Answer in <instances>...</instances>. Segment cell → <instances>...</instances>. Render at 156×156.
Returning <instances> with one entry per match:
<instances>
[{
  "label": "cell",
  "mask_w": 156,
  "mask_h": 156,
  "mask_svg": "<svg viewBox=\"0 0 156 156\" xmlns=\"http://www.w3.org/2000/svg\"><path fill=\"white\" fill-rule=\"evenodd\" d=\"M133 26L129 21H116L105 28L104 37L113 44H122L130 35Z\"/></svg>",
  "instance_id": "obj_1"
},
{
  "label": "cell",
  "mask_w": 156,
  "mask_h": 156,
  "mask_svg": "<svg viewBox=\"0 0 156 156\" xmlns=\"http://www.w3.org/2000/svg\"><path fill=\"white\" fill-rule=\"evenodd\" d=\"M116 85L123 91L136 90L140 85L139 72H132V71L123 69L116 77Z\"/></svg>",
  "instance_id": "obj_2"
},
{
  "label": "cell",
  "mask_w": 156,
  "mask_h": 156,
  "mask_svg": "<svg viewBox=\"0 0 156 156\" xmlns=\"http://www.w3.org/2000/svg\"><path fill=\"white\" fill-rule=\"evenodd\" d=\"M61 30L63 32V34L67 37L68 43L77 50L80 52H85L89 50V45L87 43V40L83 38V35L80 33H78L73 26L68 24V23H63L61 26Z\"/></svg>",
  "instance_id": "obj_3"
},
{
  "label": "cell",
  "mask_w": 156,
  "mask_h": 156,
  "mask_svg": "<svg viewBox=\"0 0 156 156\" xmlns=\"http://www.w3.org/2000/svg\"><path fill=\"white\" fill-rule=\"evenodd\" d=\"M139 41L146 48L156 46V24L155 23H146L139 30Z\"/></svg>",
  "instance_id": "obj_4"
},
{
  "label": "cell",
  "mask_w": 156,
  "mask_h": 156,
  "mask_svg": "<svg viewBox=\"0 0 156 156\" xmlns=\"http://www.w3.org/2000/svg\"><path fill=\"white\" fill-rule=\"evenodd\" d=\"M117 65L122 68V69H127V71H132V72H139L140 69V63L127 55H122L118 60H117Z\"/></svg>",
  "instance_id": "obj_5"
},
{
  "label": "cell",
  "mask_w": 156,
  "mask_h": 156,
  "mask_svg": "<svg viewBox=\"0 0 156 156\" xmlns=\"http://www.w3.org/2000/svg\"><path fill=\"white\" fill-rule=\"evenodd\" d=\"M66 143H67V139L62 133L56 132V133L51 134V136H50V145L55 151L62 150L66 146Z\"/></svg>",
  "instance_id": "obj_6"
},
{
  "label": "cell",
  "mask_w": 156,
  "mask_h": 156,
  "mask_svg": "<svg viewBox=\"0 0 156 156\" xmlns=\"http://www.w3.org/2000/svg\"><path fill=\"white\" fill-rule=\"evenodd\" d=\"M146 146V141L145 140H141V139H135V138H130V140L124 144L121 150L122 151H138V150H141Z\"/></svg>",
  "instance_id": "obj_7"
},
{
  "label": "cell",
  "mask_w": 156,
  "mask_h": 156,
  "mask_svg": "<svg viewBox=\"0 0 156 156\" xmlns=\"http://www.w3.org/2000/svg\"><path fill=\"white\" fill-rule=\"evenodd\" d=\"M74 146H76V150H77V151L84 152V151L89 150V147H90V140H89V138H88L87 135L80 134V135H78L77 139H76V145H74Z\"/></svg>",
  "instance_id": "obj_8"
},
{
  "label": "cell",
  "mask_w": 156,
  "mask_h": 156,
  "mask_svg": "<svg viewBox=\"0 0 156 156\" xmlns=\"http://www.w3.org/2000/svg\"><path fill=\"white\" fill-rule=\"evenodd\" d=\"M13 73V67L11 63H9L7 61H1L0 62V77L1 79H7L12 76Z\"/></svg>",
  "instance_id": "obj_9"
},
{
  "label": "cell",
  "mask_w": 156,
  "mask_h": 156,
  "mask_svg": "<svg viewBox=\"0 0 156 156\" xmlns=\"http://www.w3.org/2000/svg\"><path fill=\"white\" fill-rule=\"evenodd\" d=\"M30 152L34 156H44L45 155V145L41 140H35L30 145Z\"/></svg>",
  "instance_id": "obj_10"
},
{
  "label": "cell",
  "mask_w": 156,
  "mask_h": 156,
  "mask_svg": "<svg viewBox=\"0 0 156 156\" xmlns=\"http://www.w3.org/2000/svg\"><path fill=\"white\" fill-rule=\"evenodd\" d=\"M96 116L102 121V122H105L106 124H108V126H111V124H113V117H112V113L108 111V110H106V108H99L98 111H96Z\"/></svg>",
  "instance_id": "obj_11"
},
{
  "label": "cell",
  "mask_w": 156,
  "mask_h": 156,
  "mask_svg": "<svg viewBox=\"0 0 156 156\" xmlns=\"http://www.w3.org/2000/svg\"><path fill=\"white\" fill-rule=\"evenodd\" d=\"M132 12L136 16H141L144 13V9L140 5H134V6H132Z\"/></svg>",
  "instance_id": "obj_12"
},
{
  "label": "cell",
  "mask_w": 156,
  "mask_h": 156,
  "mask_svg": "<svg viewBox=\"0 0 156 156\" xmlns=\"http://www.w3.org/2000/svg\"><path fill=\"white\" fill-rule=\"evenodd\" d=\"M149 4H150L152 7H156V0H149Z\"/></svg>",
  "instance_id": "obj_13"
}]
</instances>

______

#### [Exercise aim]
Print every item above verbatim, reproducing each line without any change.

#### [Exercise answer]
Answer in <instances>...</instances>. Segment cell → <instances>...</instances>. Render at 156×156.
Returning <instances> with one entry per match:
<instances>
[{
  "label": "cell",
  "mask_w": 156,
  "mask_h": 156,
  "mask_svg": "<svg viewBox=\"0 0 156 156\" xmlns=\"http://www.w3.org/2000/svg\"><path fill=\"white\" fill-rule=\"evenodd\" d=\"M133 26L129 21H116L105 28L104 37L113 44H122L130 35Z\"/></svg>",
  "instance_id": "obj_1"
},
{
  "label": "cell",
  "mask_w": 156,
  "mask_h": 156,
  "mask_svg": "<svg viewBox=\"0 0 156 156\" xmlns=\"http://www.w3.org/2000/svg\"><path fill=\"white\" fill-rule=\"evenodd\" d=\"M116 85L123 91L136 90L140 85L139 72H132V71L123 69L116 77Z\"/></svg>",
  "instance_id": "obj_2"
},
{
  "label": "cell",
  "mask_w": 156,
  "mask_h": 156,
  "mask_svg": "<svg viewBox=\"0 0 156 156\" xmlns=\"http://www.w3.org/2000/svg\"><path fill=\"white\" fill-rule=\"evenodd\" d=\"M61 30L63 32V34L67 37L68 43L77 50L80 52H85L89 50V45L87 43V40L83 38V35L80 33H78L73 26L68 24V23H63L61 26Z\"/></svg>",
  "instance_id": "obj_3"
},
{
  "label": "cell",
  "mask_w": 156,
  "mask_h": 156,
  "mask_svg": "<svg viewBox=\"0 0 156 156\" xmlns=\"http://www.w3.org/2000/svg\"><path fill=\"white\" fill-rule=\"evenodd\" d=\"M139 41L146 48L156 46V24L155 23H146L139 30Z\"/></svg>",
  "instance_id": "obj_4"
},
{
  "label": "cell",
  "mask_w": 156,
  "mask_h": 156,
  "mask_svg": "<svg viewBox=\"0 0 156 156\" xmlns=\"http://www.w3.org/2000/svg\"><path fill=\"white\" fill-rule=\"evenodd\" d=\"M117 65L122 68V69H127V71H132V72H139L140 69V63L127 55H122L118 60H117Z\"/></svg>",
  "instance_id": "obj_5"
},
{
  "label": "cell",
  "mask_w": 156,
  "mask_h": 156,
  "mask_svg": "<svg viewBox=\"0 0 156 156\" xmlns=\"http://www.w3.org/2000/svg\"><path fill=\"white\" fill-rule=\"evenodd\" d=\"M66 143H67V139L62 133L56 132V133L51 134V136H50V145L55 151L62 150L66 146Z\"/></svg>",
  "instance_id": "obj_6"
},
{
  "label": "cell",
  "mask_w": 156,
  "mask_h": 156,
  "mask_svg": "<svg viewBox=\"0 0 156 156\" xmlns=\"http://www.w3.org/2000/svg\"><path fill=\"white\" fill-rule=\"evenodd\" d=\"M146 146V141L145 140H141V139H135V138H130V140L124 144L121 150L122 151H138V150H141Z\"/></svg>",
  "instance_id": "obj_7"
},
{
  "label": "cell",
  "mask_w": 156,
  "mask_h": 156,
  "mask_svg": "<svg viewBox=\"0 0 156 156\" xmlns=\"http://www.w3.org/2000/svg\"><path fill=\"white\" fill-rule=\"evenodd\" d=\"M74 146H76V150H77V151L84 152V151L89 150V147H90V140H89V138H88L87 135L80 134V135H78L77 139H76V145H74Z\"/></svg>",
  "instance_id": "obj_8"
},
{
  "label": "cell",
  "mask_w": 156,
  "mask_h": 156,
  "mask_svg": "<svg viewBox=\"0 0 156 156\" xmlns=\"http://www.w3.org/2000/svg\"><path fill=\"white\" fill-rule=\"evenodd\" d=\"M13 73V67L11 63H9L7 61H1L0 62V77L1 79H7L12 76Z\"/></svg>",
  "instance_id": "obj_9"
},
{
  "label": "cell",
  "mask_w": 156,
  "mask_h": 156,
  "mask_svg": "<svg viewBox=\"0 0 156 156\" xmlns=\"http://www.w3.org/2000/svg\"><path fill=\"white\" fill-rule=\"evenodd\" d=\"M30 152L34 156H44L45 155V145L41 140H35L30 145Z\"/></svg>",
  "instance_id": "obj_10"
},
{
  "label": "cell",
  "mask_w": 156,
  "mask_h": 156,
  "mask_svg": "<svg viewBox=\"0 0 156 156\" xmlns=\"http://www.w3.org/2000/svg\"><path fill=\"white\" fill-rule=\"evenodd\" d=\"M96 116L102 121V122H105L106 124H108V126H111V124H113V117H112V113L108 111V110H106V108H99L98 111H96Z\"/></svg>",
  "instance_id": "obj_11"
},
{
  "label": "cell",
  "mask_w": 156,
  "mask_h": 156,
  "mask_svg": "<svg viewBox=\"0 0 156 156\" xmlns=\"http://www.w3.org/2000/svg\"><path fill=\"white\" fill-rule=\"evenodd\" d=\"M132 12L136 16H141L144 13V9L140 5H134V6H132Z\"/></svg>",
  "instance_id": "obj_12"
},
{
  "label": "cell",
  "mask_w": 156,
  "mask_h": 156,
  "mask_svg": "<svg viewBox=\"0 0 156 156\" xmlns=\"http://www.w3.org/2000/svg\"><path fill=\"white\" fill-rule=\"evenodd\" d=\"M149 4H150L152 7H156V0H149Z\"/></svg>",
  "instance_id": "obj_13"
}]
</instances>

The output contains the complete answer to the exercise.